Ein weiteres Thema bei der Sitzung: Verkehr. Ulrich Helms (FWG) regte an, die Feldstraße an Schultagen zwischen 6.30 und 16.30 Uhr zur Einbahnstraße zu machen. Er sprach den Verkehr am Schulzentrum an, die Schulbusse, das ständige Ausweichen auf den Bürgersteig. Jan Hendrik Melcher (Grüne) verwies auf Schlaglöcher im Kreisel Vechtaer Straße/Lange Straße. Auch dazu meldete sich Helms zu Wort: Es könne zu gefährlichen Situationen kommen, wenn Radfahrer hineinfahren. Er stellte infrage „ob der Pfannkuchen, der sich dort Kreisel nennt, überhaupt geeignet ist“. Dass indes ein Kreisel beim Lidl und Netto fehle, habe der tödliche Unfall vor ein paar Tagen gezeigt. „Leider hat sich das realisiert, was wir befürchtet haben.“ Ein Antrag auf einen Kreisel sei damals abgelehnt worden.
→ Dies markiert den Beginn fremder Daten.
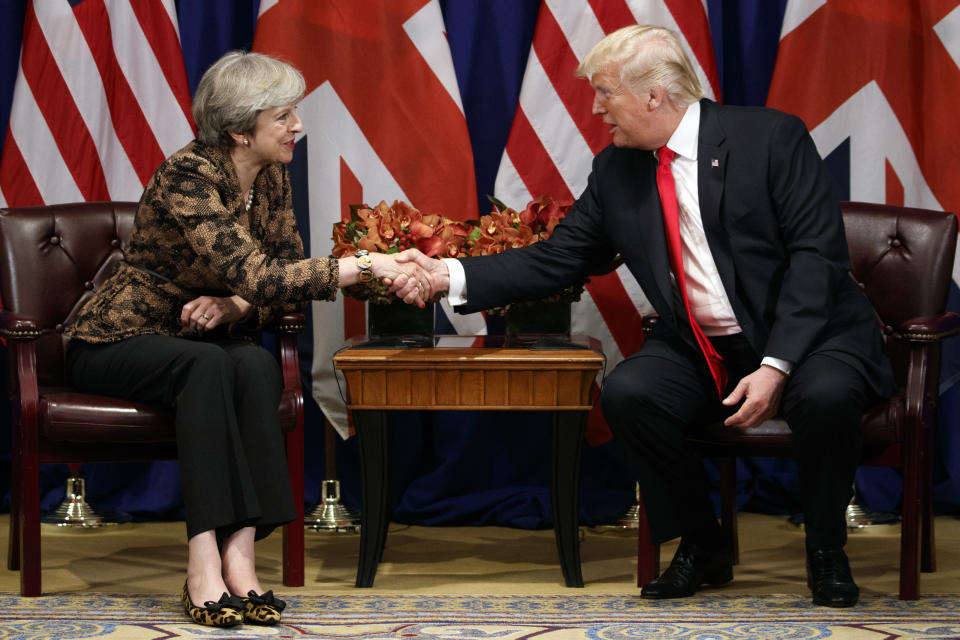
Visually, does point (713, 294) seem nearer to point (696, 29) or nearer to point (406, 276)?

Udo Wehmeyers (SPD) Ansicht nach fehlt ein Radweg an der Industriestraße sowie ein Mittelstreifen auf der Straße zwischen Drentwede und Colnrade. Zudem müssten die Seitenräume an der Kreisstraße zwischen Borwede und Heiligenloh sowie Heiligenloh und Natenstedt aufgefüllt werden. Es habe schon Unfälle gegeben. Zuständig ist da der Landkreis – die Stadt will die Anmerkungen dorthin weitergeben.

Hat weiterhin den Hut auf: Der Ratsvorsitzende Rolf Meyer.
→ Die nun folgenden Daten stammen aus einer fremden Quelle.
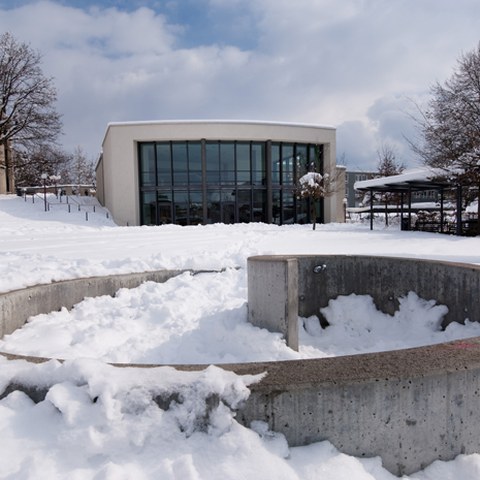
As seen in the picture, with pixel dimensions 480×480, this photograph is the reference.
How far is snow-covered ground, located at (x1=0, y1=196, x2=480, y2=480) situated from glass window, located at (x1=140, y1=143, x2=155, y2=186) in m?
15.8

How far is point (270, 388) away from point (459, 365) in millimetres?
1367

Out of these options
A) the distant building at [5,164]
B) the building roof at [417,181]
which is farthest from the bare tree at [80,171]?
the building roof at [417,181]

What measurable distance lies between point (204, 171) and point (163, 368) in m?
28.5

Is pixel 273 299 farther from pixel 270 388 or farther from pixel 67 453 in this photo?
pixel 67 453

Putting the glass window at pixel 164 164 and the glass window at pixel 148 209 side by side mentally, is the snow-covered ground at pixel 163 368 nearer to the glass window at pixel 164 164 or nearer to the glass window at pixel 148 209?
the glass window at pixel 148 209

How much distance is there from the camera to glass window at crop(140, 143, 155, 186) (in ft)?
101

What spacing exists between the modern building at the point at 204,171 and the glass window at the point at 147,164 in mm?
74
Die Fachausschüsse des Rates der Stadt Twistringen und ihre Vorsitzenden:

Steuerung und Finanzen, (Vorsitz Dieter Kalberlah, SPD), Soziales, Schulen, Jugend, Integration und Sport (Daniela Masurenko, CDU), Senioren, Gleichstellung, Tourismus, Kultur und Schwimmpark (Jürgen Schulze, Grüne), Bau, Umwelt, Klima, Wirtschaftsförderung und Planung (Andreas Woisch, CDU), Feuerwehr, Ordnung und Zivilschutz (Cord-Hinrich Runge, Freie Wählergemeinschaft).